▶ **TEXTO MOSTRADO**

--------------------------------------------------

Granito de tibio color naranja al sol del mediodía.
Una fisura de manos se eleva a través: un relámpago negro que conduce, o es,
donde nadie ha llegado jamás. Vas. A decir tu misa.
Una colina verde, de cima rocosa, con torbellinos que
la neblina hace visibles: masas de aire caliente riñen contra la montaña, se
deslizan hacia arriba, entrompan hacia lo más alto, y colgado de ellas subes
hasta que se enfríen o cansen de ti. Se cansan.
A casi dieciocho mil pies de altura, una ladera hostil
de nieve costra, blanca hasta lo perfecto, que cede apenas al contacto de la rueda
delantera de la bicicleta. Frenar es tan peligroso como rodar libremente cuesta
abajo. Haces ambas cosas, abajo, abajo, hasta hoy.
Emprendes, a solas, cosas verticales como Soviet Supremo, Zarathustra, Astroboy, La
Pirinola, Giannina. O te haces acompañar en agonismos: Apendicitis, Paternidad Responsable, Huevos de Acero, Munra. No
mueres.
Lima-Huancayo en 3:48, en un Escarabajo VW de un
cuarto de siglo, desprovisto de frenos. Pasas literalmente bajo un camión. Días después, regresas.

--------------------------------------------------

▶ **REGISTROS GUARDADOS**
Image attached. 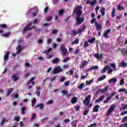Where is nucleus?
Wrapping results in <instances>:
<instances>
[{
    "mask_svg": "<svg viewBox=\"0 0 127 127\" xmlns=\"http://www.w3.org/2000/svg\"><path fill=\"white\" fill-rule=\"evenodd\" d=\"M82 5L76 6L75 9L73 10V13H75L76 15V25H80V24H81L84 21V17H80L82 13Z\"/></svg>",
    "mask_w": 127,
    "mask_h": 127,
    "instance_id": "f257e3e1",
    "label": "nucleus"
},
{
    "mask_svg": "<svg viewBox=\"0 0 127 127\" xmlns=\"http://www.w3.org/2000/svg\"><path fill=\"white\" fill-rule=\"evenodd\" d=\"M60 50L62 56H65L68 54V50L65 47L64 45L62 44L60 47Z\"/></svg>",
    "mask_w": 127,
    "mask_h": 127,
    "instance_id": "f03ea898",
    "label": "nucleus"
},
{
    "mask_svg": "<svg viewBox=\"0 0 127 127\" xmlns=\"http://www.w3.org/2000/svg\"><path fill=\"white\" fill-rule=\"evenodd\" d=\"M63 70L61 68L60 66H58L57 67H55L53 71L52 72V74H58V73H61Z\"/></svg>",
    "mask_w": 127,
    "mask_h": 127,
    "instance_id": "7ed1b4c3",
    "label": "nucleus"
},
{
    "mask_svg": "<svg viewBox=\"0 0 127 127\" xmlns=\"http://www.w3.org/2000/svg\"><path fill=\"white\" fill-rule=\"evenodd\" d=\"M115 108H116V106H115L114 105H113L111 106V107L109 108L108 111H107L106 113V116L108 117V116H110L111 114L114 112V110H115Z\"/></svg>",
    "mask_w": 127,
    "mask_h": 127,
    "instance_id": "20e7f679",
    "label": "nucleus"
},
{
    "mask_svg": "<svg viewBox=\"0 0 127 127\" xmlns=\"http://www.w3.org/2000/svg\"><path fill=\"white\" fill-rule=\"evenodd\" d=\"M35 28V26H32L31 27H29L28 26H25L23 27L22 31V32H26V31H28V30H31V29H34Z\"/></svg>",
    "mask_w": 127,
    "mask_h": 127,
    "instance_id": "39448f33",
    "label": "nucleus"
},
{
    "mask_svg": "<svg viewBox=\"0 0 127 127\" xmlns=\"http://www.w3.org/2000/svg\"><path fill=\"white\" fill-rule=\"evenodd\" d=\"M91 99V95H88L85 99L83 104H85L86 106H89L90 105V101L89 100Z\"/></svg>",
    "mask_w": 127,
    "mask_h": 127,
    "instance_id": "423d86ee",
    "label": "nucleus"
},
{
    "mask_svg": "<svg viewBox=\"0 0 127 127\" xmlns=\"http://www.w3.org/2000/svg\"><path fill=\"white\" fill-rule=\"evenodd\" d=\"M10 78L13 81H14L15 82H16V81H18V80H19V77H18V75H17L16 74H13L11 76Z\"/></svg>",
    "mask_w": 127,
    "mask_h": 127,
    "instance_id": "0eeeda50",
    "label": "nucleus"
},
{
    "mask_svg": "<svg viewBox=\"0 0 127 127\" xmlns=\"http://www.w3.org/2000/svg\"><path fill=\"white\" fill-rule=\"evenodd\" d=\"M98 0H93L92 1H90L89 0H87L86 1V4H90V5H95L96 3H97Z\"/></svg>",
    "mask_w": 127,
    "mask_h": 127,
    "instance_id": "6e6552de",
    "label": "nucleus"
},
{
    "mask_svg": "<svg viewBox=\"0 0 127 127\" xmlns=\"http://www.w3.org/2000/svg\"><path fill=\"white\" fill-rule=\"evenodd\" d=\"M115 95H116V92H113L110 96L108 97L105 101H104V104L109 103V101H110V100H112V98H113Z\"/></svg>",
    "mask_w": 127,
    "mask_h": 127,
    "instance_id": "1a4fd4ad",
    "label": "nucleus"
},
{
    "mask_svg": "<svg viewBox=\"0 0 127 127\" xmlns=\"http://www.w3.org/2000/svg\"><path fill=\"white\" fill-rule=\"evenodd\" d=\"M16 50V54H20V52H21V50H22V47H21V45H19L17 46Z\"/></svg>",
    "mask_w": 127,
    "mask_h": 127,
    "instance_id": "9d476101",
    "label": "nucleus"
},
{
    "mask_svg": "<svg viewBox=\"0 0 127 127\" xmlns=\"http://www.w3.org/2000/svg\"><path fill=\"white\" fill-rule=\"evenodd\" d=\"M104 99L105 96L102 95V96L99 97V98L95 101V103L97 104V103H101V102H102V101H103V100Z\"/></svg>",
    "mask_w": 127,
    "mask_h": 127,
    "instance_id": "9b49d317",
    "label": "nucleus"
},
{
    "mask_svg": "<svg viewBox=\"0 0 127 127\" xmlns=\"http://www.w3.org/2000/svg\"><path fill=\"white\" fill-rule=\"evenodd\" d=\"M121 53L123 56H126L127 57V49L123 48L121 50Z\"/></svg>",
    "mask_w": 127,
    "mask_h": 127,
    "instance_id": "f8f14e48",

--------------------------------------------------

▶ **EJERCICIOS**
1. Según el texto mostrado, ¿a qué altura se encuentra la ladera de nieve costra?
2. Cambia, por favor, la parte del texto mostrado que empieza con "Una fisura de" y sigue hasta "ti. Se cansan.", poniendo "niebla" en lugar de "neblina".

▶ **RESPUESTAS**
1. A casi dieciocho mil pies de altura.

2.
Una fisura de manos se eleva a través: un relámpago negro que conduce, o es,
donde nadie ha llegado jamás. Vas. A decir tu misa.
Una colina verde, de cima rocosa, con torbellinos que
la niebla hace visibles: masas de aire caliente riñen contra la montaña, se
deslizan hacia arriba, entrompan hacia lo más alto, y colgado de ellas subes
hasta que se enfríen o cansen de ti. Se cansan.